La Cour de cassation a admis que le juge puisse évaluer un préjudice lorsqu’il en constate le principe, mais cette règle ne transforme pas une hypothèse en dommage. L’arrêt du 12 février 2020 sur le parasitisme et l’arrêt du 1er mars 2023 sur les méthodes contrefactuelles montrent deux exigences complémentaires : la réalité du trouble doit être établie, puis son montant peut être reconstruit avec une méthode adaptée. Le demandeur doit donc présenter d’abord le fait générateur et la chaîne causale, ensuite l’outil de calcul, puis les limites et les contrôles de sensibilité.
La question de la compétence territoriale doit être traitée dans la demande de mesure comme dans l’action au fond. Depuis la réforme applicable aux instances introduites à compter du 1er septembre 2025, l’article 145 du CPC permet au demandeur de choisir, dans les conditions de son deuxième alinéa, la juridiction susceptible de connaître du fond ou celle du ressort où la mesure sera exécutée. Ce choix ne règle pas à lui seul la compétence internationale, la clause contractuelle ou le rôle d’une entité Amazon située hors de France. Il offre cependant un cadre procédural précis pour conserver une preuve située ou exploitable en France.
Enfin, l’entreprise doit décider ce qu’elle demande. Elle peut solliciter le remboursement d’un surcoût déterminé, la réparation d’un gain manqué, la conservation ou la communication de pièces, la cessation d’une présentation trompeuse, la modification d’un accès aux données ou l’indemnisation d’une perte de chance. Une demande qui réclame « tout ce qui a été payé » sans distinguer les postes sera vulnérable. Une demande qui identifie les campagnes, les périodes, les factures, la règle annoncée, l’écart technique et la méthode de calcul permet au juge et à la plateforme de répondre utilement.
Conclusion
La plainte américaine contre Amazon est un signal juridique majeur pour les entreprises qui achètent de la visibilité sur une plateforme, mais elle ne vaut ni jugement ni remboursement automatique en France. Le cœur du dossier sera la comparaison entre la règle de prix annoncée et la règle réellement appliquée, puis la preuve du dommage propre à chaque annonceur. Les outils sont identifiés : lecture des conditions et de l’entité contractante, archivage des campagnes et des factures, demande de données au titre du DMA lorsque son périmètre est rempli, mesure d’instruction fondée sur l’article 145 du CPC, communication de pièces encadrée par l’article L. 483-1 du Code de commerce, et action contractuelle ou indemnitaire choisie après analyse de la compétence et de la prescription.
Le dossier le plus solide ne reprendra pas mécaniquement les accusations de la FTC. Il établira ce que l’entreprise française a vu, accepté, payé et perdu. Il distinguera les ajustements d’enchères autorisés des suppléments non expliqués, les anomalies isolées d’un mécanisme reproductible et l’existence d’une pratique de la démonstration du préjudice individuel. Cette méthode permet d’ouvrir une négociation sérieuse, de saisir une autorité compétente ou de préparer un recours judiciaire sans fragiliser la preuve par une affirmation prématurée.

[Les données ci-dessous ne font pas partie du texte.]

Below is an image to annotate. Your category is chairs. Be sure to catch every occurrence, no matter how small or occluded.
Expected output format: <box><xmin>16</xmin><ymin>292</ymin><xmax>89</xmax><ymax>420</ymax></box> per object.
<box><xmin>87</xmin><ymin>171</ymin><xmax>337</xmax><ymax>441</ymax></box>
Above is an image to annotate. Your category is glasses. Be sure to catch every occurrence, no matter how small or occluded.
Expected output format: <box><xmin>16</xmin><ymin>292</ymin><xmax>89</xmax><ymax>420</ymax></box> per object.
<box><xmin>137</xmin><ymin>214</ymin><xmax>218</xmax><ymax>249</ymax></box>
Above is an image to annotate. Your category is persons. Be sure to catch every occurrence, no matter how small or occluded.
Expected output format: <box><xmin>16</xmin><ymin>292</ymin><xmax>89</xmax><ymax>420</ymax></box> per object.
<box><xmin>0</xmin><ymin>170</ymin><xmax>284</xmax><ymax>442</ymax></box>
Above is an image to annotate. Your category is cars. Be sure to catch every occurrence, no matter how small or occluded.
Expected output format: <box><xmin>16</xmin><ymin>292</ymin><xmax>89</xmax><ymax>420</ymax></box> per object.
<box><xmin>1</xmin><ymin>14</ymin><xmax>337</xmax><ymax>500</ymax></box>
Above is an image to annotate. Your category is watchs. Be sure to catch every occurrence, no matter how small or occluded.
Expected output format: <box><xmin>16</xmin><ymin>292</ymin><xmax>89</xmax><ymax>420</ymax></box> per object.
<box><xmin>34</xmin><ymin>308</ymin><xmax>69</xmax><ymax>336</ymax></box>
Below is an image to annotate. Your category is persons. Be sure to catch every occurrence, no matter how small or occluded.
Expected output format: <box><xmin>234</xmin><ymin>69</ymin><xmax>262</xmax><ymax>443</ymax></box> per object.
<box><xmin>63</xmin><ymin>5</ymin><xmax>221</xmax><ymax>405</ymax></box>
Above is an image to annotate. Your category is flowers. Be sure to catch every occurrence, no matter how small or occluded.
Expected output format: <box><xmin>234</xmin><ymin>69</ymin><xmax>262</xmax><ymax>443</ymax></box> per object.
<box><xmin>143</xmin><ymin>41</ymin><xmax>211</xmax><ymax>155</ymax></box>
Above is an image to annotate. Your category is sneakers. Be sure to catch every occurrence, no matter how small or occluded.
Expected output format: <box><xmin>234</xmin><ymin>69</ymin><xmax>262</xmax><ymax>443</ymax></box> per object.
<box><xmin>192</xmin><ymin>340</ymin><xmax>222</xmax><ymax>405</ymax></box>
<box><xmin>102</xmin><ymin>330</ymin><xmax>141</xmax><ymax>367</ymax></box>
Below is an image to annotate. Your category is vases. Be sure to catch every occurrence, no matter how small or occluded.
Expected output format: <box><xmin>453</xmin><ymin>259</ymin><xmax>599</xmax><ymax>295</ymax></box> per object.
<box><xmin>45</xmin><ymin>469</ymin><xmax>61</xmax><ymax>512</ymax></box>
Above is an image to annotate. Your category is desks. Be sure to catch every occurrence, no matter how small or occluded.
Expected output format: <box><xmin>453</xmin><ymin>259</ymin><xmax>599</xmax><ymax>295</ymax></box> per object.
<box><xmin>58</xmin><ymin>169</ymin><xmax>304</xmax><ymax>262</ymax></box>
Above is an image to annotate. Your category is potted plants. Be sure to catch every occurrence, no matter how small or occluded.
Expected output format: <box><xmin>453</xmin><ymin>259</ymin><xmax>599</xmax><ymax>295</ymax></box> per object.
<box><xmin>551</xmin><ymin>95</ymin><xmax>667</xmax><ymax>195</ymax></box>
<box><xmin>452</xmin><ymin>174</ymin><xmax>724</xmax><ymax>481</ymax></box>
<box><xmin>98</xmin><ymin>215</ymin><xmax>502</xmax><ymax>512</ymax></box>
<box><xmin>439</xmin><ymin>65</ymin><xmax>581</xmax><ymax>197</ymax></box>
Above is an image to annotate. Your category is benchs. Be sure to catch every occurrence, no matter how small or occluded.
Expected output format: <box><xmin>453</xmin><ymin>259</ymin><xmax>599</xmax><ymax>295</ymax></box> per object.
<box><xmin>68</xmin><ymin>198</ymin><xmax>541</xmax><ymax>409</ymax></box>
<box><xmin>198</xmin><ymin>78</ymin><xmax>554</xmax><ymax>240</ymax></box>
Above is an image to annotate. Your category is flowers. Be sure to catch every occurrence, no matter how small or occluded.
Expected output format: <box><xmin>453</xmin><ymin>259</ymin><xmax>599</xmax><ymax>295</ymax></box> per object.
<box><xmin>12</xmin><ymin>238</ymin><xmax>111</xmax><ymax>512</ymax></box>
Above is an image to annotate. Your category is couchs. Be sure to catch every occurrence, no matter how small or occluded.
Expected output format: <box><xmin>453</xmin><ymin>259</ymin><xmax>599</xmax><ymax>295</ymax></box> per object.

Les références principales mobilisées sont les articles 1103, 1104, 1217, 1231-1, 1240 et 1353 du Code civil, les articles L. 420-1, L. 420-2, L. 442-1, L. 481-1 à L. 481-4, L. 481-7, L. 482-1 et L. 483-1 du Code de commerce, l’article 145 du Code de procédure civile, le règlement (UE) 2022/1925 et les arrêts de la chambre commerciale de la Cour de cassation des 12 février 2020, 1er mars 2023, 7 juin 2023 et 26 février 2025.